Prendiamo una carta di Terni e del suo circondario, puntiamo il compasso nel cuore della città e tracciamo un cerchio di pochi chilometri, fino a comprendere la corona di monti che la circondano come un naturale anfiteatro e con essa i borghi che su essa si affacciano (Cesi, Collescipoli, Miranda) e poi espandiamoci fino a comprendere la Valle del Serra, del Nera, Piediluco e Carsulae: ecco il cerchio magico di un territorio ricco di storia e di eccellenze, un grande museo all’aperto dove interagiscono arte, natura, archeologia, atmosfere medievali, sport, gastronomia, antiche tradizioni.
È una terra autentica, dove la natura diventa arte e l’arte si ispira alla natura, dove ogni luogo è luogo di memorie, dove anche il paesaggio ha qualcosa di sacro, di spirituale. Una terra dove i paesi, i castelli con le loro merlature e le torri, le chiese con i loro campanili, i vicoli le scalinate e le piazzette dei borghi antichi, sono dettagli di un paesaggio secolare di un medioevo che continua a raccontare la sua storia al presente.
Terra dell’acqua, grande ricchezza del territorio: acqua selvaggia, fragorosa, spumeggiante, poderosa quella della Cascata (la “cascata di Terni”), meraviglia della natura domata dall’uomo e ingabbiata per produrre energia, ma sempre sublime. Acqua placida e silenziosa quella del lago di Piediluco; a volte rapida, sempre fresca-freschissima, quella del fiume Nera, il Nahar, che scorre incassato tra uno stretto fondovalle da Sant’Angelo sul Nera fino ad incontrare e ad alimentare il Tevere. Acqua madre dell’antica Interamna Nahars (la città tra le acque); acqua nutrice dell’energia e della fabbrica; l’acqua delle leggende del Thyrus e del drago.
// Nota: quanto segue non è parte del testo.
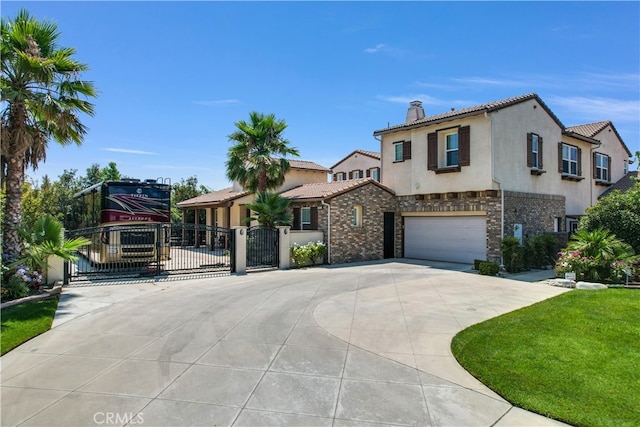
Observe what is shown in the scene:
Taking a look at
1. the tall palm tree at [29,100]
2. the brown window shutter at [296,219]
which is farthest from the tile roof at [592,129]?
the tall palm tree at [29,100]

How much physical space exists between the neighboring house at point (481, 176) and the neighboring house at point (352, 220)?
1.00m

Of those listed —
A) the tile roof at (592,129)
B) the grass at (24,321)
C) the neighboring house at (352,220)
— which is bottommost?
the grass at (24,321)

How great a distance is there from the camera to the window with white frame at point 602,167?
77.4 feet

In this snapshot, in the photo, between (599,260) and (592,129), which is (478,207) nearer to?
(599,260)

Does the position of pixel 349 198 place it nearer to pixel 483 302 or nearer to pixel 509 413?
pixel 483 302

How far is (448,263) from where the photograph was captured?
703 inches

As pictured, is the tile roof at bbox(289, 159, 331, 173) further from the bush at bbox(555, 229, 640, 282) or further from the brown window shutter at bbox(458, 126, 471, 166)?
the bush at bbox(555, 229, 640, 282)

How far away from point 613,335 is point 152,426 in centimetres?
765

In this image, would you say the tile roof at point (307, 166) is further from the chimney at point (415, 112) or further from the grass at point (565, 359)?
the grass at point (565, 359)

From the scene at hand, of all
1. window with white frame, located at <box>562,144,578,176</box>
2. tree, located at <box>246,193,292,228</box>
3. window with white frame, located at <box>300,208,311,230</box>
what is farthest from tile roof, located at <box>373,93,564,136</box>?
tree, located at <box>246,193,292,228</box>

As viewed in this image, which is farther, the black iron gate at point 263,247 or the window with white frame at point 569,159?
the window with white frame at point 569,159

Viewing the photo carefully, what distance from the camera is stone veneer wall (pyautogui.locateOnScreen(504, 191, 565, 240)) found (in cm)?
1631

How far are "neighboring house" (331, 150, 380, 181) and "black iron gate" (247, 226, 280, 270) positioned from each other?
15.7m

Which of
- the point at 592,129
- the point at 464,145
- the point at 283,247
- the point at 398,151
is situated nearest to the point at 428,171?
the point at 464,145
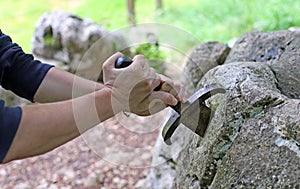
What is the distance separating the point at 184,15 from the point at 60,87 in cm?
410

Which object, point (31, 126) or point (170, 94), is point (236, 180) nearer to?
point (170, 94)

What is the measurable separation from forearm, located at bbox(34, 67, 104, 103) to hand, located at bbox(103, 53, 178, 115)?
170mm

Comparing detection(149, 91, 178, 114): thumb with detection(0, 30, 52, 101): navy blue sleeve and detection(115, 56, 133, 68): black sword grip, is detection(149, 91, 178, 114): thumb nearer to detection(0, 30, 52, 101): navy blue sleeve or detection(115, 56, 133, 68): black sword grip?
detection(115, 56, 133, 68): black sword grip

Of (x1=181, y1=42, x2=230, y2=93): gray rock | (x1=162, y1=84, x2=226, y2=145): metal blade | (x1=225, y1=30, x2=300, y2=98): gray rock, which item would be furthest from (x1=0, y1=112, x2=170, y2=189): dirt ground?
(x1=162, y1=84, x2=226, y2=145): metal blade

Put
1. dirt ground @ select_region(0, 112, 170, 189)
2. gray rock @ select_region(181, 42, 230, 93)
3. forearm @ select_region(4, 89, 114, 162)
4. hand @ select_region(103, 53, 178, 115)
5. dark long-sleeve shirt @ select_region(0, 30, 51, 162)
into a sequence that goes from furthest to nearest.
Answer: dirt ground @ select_region(0, 112, 170, 189)
gray rock @ select_region(181, 42, 230, 93)
dark long-sleeve shirt @ select_region(0, 30, 51, 162)
hand @ select_region(103, 53, 178, 115)
forearm @ select_region(4, 89, 114, 162)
Le pietre raccontano di antiche civiltà: memorie di quella romana come il grande anfiteatro di Terni e soprattutto la superba città di Carsulae con le sue domus, i templi, il foro, gli archi, il teatro e l’anfiteatro. Superbe le mura ciclopiche di Sant’Erasmo forse appartenute all’antica Clusiulum supra Interamna, ricordata da Plinio o quelle di strada della Pittura con il simbolo apotropaico del fallo in pietra.
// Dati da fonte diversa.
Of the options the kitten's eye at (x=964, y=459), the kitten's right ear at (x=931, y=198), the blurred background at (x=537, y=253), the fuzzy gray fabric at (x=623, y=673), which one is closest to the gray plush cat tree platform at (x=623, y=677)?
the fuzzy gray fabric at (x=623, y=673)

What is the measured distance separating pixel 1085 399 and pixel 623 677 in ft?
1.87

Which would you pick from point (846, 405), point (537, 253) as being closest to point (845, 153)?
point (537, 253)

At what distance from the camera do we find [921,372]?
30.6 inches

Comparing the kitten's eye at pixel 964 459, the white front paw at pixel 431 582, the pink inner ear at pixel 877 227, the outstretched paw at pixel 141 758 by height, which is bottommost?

Solitari e a contatto con il cielo i templi di Monte Torre Maggiore, l’ara major della “montagna cosmica”. Memorie di una civiltà antichissima, quella di Naharchi, raccontano i resti delle necropoli ternane nel Museo Archeologico, reperti importantissimi che delineano la cosiddetta Cultura di Terni.
Osserviamo la magia delle colline e dei monti: l’Appennino con le sue “catene adamantine” come le definì Ann Miller, con le sue infinite sfumature di verde e l’arditezza dei picchi rocciosi e i segreti ancestrali di numi tutelari.
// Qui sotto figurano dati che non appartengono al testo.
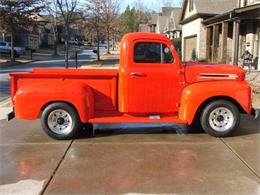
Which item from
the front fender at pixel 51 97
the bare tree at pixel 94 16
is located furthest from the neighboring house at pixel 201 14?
the front fender at pixel 51 97

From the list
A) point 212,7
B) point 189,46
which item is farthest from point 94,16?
point 212,7

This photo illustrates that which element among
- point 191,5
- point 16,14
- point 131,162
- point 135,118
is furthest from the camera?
point 16,14

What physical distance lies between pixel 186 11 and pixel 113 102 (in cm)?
3013

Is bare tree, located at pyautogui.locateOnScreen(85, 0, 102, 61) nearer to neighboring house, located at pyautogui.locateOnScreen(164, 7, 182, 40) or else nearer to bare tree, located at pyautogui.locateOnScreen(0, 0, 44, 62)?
bare tree, located at pyautogui.locateOnScreen(0, 0, 44, 62)

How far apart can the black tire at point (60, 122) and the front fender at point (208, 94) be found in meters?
2.00

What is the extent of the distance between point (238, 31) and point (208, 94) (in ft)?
44.2

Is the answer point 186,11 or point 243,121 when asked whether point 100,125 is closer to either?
point 243,121

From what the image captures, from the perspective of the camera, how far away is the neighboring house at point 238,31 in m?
21.7

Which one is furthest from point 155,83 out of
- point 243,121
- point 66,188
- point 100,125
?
point 66,188

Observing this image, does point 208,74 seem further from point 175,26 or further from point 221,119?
point 175,26

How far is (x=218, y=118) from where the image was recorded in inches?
318

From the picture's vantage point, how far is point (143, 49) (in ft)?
27.1

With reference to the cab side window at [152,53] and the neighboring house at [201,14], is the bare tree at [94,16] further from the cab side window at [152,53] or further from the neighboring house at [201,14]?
the cab side window at [152,53]

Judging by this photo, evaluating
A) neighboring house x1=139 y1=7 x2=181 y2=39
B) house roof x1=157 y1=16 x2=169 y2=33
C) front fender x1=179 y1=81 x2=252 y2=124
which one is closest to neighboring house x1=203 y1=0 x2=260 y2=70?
front fender x1=179 y1=81 x2=252 y2=124
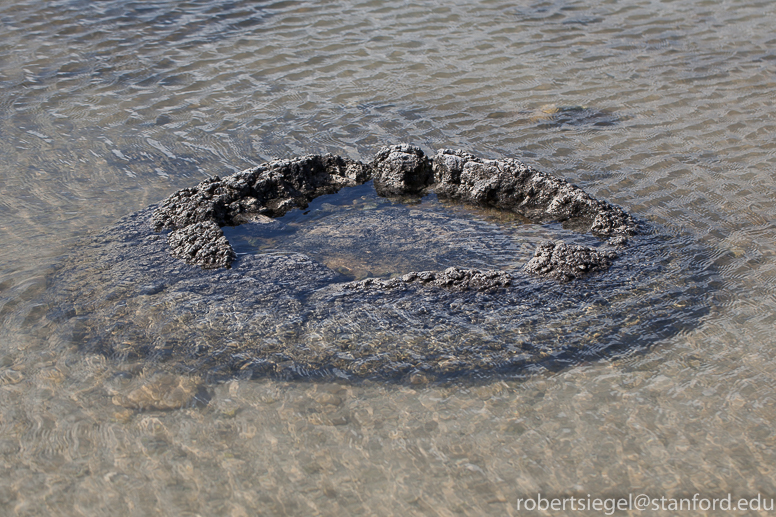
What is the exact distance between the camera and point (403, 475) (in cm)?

Portiamoci sulla cima di quei monti che fanno da corona a Terni: sul monte Eolo, che Virgilio indica come sede del dio dei venti, o sul monte La Croce (o Forcella) così chiamato per quella Croce di lamiera alta più di 10 m. uscita dalle Acciaierie di Terni, o ancora a Rocca Sant’Angelo, un tempo baluardo di Terni a difesa della Cascata o ancora sul picco roccioso del borgo-fortezza di Miranda. Panorami mozzafiato si aprono sulla città: vediamo una città ampia, distesa tra i campi, con il Nera che serpeggia lento. Osserviamo una città espansa nella piana che un tempo fu esaltata come la valle incantata dai poeti e raffigurata dai plenaristi come un vago giardino; riconosciamo il vecchio centro storico e le diramazioni dell’epoca post-industriale. Vediamo svettare campanili, torri e ciminiere in una strana commistione tra antico e moderno. Indoviniamo in quel mare di case, antichi palazzi nobiliari, spazi aperti e nuove strade: sappiamo che all’interno di chiese ed edifici, restano testimonianze d’arte notevoli che dobbiamo imparare a conoscere e ad apprezzare.